The test method has produced strong results in some instances. In one study by Quest Diagnostics, NIPT demonstrated 100% sensitivity for trisonomy 21 and 18, yielding a specificity of greater or equal to 99.7% for each. Data from several independent groups, however, prompted the review of “the concordance of results among cases with positive or negative NIPT results referred to Quest Diagnostics for confirmation with cytogenic studies,” the article explains.
Researchers looked at results from more than 100 consecutive specimens that were either prenatally and/or postnatally studied by fluorescence in situ hybridization, karyotyping, and/or oligo–single-nucleotide polymorphism microarray.
True-positive rates varied among the cytogenic results. As an example, 38 of the 41 noninvasive prenatal testing cases for trisomy 21 were positive, yielding a true-positive rate of 93%. However, for trisomy 18, the true-positive rate was only 64%.
For trisomy 13 and sex chromosome aneuploidy, the true-positive rates were only 44% and 38%, respectively.
“These findings raise concerns about the limitations of noninvasive prenatal testing and the need for analysis of a larger number of false-positive cases to provide true positive predictive values for noninvasive testing and to search for potential biological or technical causes,” the article states.

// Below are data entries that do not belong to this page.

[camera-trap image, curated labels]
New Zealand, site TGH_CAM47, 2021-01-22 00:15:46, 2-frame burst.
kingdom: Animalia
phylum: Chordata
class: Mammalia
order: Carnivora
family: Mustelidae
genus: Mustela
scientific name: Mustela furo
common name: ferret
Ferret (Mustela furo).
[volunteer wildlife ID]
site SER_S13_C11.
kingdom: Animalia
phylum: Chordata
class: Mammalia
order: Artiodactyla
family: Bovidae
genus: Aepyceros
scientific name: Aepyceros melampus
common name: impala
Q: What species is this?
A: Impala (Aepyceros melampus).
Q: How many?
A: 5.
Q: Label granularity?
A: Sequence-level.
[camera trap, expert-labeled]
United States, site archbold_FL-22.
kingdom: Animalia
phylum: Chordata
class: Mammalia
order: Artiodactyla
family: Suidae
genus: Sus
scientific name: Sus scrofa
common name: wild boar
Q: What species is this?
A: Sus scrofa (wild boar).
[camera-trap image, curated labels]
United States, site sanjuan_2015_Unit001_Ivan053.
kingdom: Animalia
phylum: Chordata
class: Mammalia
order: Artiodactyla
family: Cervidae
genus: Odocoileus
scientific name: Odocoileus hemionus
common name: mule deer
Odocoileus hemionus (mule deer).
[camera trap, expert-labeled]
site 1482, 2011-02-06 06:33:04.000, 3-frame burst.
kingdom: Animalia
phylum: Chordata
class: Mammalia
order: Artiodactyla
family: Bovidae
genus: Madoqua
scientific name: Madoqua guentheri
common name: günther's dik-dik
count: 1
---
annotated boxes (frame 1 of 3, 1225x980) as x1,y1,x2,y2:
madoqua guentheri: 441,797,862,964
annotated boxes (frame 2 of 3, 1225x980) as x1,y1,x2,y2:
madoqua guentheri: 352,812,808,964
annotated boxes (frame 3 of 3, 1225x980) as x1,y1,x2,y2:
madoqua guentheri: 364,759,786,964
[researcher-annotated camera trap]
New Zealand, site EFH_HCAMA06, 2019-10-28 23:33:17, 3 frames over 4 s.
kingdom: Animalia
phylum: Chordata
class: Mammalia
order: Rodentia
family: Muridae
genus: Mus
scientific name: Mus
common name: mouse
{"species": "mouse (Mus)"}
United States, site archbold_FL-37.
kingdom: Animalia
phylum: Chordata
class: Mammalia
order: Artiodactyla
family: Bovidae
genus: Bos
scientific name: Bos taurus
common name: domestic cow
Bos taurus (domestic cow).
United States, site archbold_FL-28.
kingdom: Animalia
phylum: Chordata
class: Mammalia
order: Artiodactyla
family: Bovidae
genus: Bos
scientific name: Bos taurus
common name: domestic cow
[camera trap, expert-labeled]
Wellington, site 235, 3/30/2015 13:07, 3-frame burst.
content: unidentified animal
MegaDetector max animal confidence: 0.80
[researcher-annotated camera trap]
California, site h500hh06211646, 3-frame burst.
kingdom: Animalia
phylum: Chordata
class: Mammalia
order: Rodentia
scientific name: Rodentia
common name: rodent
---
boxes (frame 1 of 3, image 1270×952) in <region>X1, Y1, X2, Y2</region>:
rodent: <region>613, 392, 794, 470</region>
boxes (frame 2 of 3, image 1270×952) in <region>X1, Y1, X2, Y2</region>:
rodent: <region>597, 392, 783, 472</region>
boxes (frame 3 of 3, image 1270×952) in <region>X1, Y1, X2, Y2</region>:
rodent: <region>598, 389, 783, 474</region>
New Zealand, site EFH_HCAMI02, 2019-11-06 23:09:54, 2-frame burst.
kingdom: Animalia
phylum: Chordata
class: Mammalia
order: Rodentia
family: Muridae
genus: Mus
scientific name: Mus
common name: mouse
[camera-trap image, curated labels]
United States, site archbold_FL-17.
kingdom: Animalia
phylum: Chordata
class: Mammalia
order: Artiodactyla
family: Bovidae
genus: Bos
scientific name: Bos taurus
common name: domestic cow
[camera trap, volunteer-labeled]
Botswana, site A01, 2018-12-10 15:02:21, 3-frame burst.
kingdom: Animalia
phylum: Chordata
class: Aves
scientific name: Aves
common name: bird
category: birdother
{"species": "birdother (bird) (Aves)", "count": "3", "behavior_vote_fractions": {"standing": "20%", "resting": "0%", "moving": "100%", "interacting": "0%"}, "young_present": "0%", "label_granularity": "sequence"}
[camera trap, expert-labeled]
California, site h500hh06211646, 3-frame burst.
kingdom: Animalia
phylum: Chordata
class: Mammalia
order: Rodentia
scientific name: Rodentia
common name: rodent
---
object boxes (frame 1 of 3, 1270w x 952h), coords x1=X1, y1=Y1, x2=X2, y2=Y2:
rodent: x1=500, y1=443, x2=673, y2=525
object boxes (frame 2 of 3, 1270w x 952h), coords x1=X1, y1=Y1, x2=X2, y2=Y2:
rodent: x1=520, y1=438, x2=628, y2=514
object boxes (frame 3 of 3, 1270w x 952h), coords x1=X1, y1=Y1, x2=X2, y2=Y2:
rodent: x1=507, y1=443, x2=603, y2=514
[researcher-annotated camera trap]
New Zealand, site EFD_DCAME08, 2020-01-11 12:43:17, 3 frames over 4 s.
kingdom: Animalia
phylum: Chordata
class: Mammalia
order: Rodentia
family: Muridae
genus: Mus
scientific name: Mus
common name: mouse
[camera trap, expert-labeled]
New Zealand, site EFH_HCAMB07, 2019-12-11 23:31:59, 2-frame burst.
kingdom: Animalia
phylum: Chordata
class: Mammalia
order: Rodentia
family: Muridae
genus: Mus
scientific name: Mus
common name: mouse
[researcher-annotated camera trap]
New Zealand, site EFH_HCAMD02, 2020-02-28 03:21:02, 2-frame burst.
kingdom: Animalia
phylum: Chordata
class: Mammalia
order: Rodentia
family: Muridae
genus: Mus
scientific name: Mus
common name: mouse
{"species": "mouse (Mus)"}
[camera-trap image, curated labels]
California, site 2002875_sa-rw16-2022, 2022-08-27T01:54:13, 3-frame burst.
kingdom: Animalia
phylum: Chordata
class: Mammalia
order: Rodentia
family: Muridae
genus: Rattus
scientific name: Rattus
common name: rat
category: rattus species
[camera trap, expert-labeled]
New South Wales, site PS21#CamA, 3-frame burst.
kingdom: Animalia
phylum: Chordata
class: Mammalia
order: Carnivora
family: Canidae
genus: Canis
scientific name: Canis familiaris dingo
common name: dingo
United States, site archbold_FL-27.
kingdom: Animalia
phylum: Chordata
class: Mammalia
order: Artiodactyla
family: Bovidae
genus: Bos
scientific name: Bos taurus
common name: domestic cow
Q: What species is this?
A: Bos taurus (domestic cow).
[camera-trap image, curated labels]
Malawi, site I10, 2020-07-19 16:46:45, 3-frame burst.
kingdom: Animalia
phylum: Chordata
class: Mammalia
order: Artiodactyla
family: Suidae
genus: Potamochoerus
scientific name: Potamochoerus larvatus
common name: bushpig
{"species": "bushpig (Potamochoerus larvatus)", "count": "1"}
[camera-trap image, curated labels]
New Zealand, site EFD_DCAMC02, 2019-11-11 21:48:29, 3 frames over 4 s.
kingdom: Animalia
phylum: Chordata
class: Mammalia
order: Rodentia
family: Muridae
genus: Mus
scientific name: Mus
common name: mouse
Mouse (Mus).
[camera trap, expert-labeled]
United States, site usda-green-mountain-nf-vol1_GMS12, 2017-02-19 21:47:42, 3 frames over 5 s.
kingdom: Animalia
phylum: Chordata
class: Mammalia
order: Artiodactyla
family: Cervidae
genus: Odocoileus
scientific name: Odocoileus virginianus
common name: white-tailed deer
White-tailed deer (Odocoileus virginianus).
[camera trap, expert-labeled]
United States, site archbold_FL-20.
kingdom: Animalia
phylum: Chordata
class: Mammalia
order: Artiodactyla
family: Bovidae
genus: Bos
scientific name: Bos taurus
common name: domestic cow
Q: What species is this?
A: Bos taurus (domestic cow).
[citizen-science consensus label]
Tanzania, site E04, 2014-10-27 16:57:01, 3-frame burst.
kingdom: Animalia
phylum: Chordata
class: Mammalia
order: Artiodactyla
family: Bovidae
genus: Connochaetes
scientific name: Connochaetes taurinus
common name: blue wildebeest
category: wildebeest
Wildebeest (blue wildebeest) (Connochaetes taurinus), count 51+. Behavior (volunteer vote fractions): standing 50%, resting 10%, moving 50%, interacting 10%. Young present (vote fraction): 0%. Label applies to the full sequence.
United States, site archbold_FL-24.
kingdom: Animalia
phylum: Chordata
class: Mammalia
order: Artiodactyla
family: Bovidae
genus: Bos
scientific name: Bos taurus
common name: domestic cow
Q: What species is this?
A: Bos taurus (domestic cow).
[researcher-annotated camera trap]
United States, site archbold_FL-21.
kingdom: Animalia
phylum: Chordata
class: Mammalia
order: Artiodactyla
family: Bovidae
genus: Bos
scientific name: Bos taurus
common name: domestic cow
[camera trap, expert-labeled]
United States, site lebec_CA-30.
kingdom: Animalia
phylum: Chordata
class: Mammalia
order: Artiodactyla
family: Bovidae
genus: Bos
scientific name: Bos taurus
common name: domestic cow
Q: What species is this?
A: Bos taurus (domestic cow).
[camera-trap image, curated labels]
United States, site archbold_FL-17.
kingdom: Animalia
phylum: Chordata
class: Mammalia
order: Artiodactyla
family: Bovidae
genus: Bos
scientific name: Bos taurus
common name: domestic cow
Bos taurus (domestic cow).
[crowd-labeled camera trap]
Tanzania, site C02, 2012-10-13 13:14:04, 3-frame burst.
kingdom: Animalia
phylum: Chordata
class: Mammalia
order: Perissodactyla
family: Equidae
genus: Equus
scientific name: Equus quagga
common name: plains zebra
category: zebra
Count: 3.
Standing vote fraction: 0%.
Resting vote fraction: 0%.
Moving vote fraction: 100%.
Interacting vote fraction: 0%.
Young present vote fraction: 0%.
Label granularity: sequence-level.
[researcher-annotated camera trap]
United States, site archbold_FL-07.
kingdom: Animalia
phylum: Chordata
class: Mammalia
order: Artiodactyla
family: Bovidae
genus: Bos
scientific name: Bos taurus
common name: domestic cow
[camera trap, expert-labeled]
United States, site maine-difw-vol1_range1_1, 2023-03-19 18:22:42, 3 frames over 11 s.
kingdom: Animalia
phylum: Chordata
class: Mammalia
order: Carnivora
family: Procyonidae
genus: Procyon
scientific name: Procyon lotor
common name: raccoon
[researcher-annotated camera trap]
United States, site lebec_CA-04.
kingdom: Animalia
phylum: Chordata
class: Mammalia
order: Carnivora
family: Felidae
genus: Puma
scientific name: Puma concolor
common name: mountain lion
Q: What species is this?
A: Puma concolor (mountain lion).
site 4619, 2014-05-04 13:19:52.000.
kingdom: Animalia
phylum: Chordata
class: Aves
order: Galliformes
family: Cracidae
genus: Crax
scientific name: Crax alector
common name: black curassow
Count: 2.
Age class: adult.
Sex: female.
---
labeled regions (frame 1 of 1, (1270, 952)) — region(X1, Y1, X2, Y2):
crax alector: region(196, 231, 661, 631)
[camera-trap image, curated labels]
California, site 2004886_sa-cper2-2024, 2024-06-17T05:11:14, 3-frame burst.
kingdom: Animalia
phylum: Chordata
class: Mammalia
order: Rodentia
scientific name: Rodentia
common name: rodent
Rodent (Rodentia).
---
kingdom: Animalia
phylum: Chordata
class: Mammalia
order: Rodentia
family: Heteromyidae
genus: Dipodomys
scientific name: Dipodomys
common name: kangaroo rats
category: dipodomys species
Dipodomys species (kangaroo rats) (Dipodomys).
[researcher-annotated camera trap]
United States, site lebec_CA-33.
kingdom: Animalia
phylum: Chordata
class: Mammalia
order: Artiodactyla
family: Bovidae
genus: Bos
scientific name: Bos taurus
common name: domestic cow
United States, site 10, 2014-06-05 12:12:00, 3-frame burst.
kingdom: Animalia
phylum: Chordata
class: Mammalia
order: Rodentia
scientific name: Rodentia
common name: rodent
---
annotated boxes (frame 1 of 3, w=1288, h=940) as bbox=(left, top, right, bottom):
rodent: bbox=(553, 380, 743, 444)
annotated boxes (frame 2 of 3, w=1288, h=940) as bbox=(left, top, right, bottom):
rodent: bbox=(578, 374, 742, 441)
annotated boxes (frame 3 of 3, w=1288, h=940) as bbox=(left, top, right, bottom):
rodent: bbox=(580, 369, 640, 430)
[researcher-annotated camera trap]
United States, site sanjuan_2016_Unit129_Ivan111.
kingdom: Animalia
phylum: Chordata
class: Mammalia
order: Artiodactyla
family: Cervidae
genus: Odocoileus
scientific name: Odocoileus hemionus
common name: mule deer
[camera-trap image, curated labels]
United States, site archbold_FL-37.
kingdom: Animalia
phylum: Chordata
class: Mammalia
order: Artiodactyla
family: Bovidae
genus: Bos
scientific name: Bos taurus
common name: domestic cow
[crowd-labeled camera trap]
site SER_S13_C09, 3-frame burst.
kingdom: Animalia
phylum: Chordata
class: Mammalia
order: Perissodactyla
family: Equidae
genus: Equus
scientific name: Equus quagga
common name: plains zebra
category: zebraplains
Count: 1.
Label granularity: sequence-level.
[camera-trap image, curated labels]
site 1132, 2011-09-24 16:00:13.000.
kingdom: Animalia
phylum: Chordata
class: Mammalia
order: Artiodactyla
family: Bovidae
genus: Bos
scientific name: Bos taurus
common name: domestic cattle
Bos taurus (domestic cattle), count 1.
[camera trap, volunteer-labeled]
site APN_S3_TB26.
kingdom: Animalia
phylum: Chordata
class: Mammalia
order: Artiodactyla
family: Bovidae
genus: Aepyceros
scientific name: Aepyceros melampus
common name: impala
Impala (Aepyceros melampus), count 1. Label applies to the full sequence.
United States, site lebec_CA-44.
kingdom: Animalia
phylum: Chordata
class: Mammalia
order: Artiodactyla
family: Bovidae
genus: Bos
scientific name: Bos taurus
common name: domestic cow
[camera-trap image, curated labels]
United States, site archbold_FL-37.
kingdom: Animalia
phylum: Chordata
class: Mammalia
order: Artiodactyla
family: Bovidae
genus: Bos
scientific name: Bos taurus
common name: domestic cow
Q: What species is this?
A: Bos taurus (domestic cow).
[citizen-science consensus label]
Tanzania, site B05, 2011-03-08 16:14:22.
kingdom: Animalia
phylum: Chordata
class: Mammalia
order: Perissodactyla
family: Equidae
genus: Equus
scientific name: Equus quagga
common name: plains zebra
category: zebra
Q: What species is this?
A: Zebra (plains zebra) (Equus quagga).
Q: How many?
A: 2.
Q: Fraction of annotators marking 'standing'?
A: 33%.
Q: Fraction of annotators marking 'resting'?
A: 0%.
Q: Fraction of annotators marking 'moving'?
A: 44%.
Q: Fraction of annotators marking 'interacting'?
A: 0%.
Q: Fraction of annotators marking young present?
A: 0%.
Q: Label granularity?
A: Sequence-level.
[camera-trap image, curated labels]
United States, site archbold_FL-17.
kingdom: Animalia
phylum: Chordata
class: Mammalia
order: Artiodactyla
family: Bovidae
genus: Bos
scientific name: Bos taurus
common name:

Any NIPT findings should be carefully interpreted, the researchers suggest. “To an average clinician, the claim that a test is >99% specific leads him or her to expect that the false-positive rate will be <1%. As can been seen by the data in this report and others, the ability of NIPT to correctly predict a positive result for trisonomy 18 and trisonomy 13 is less than 60%.”
Providers and consumers alike should be aware that NIPT is just a screening test and is not a substitute for invasive prenatal diagnosis, the article notes.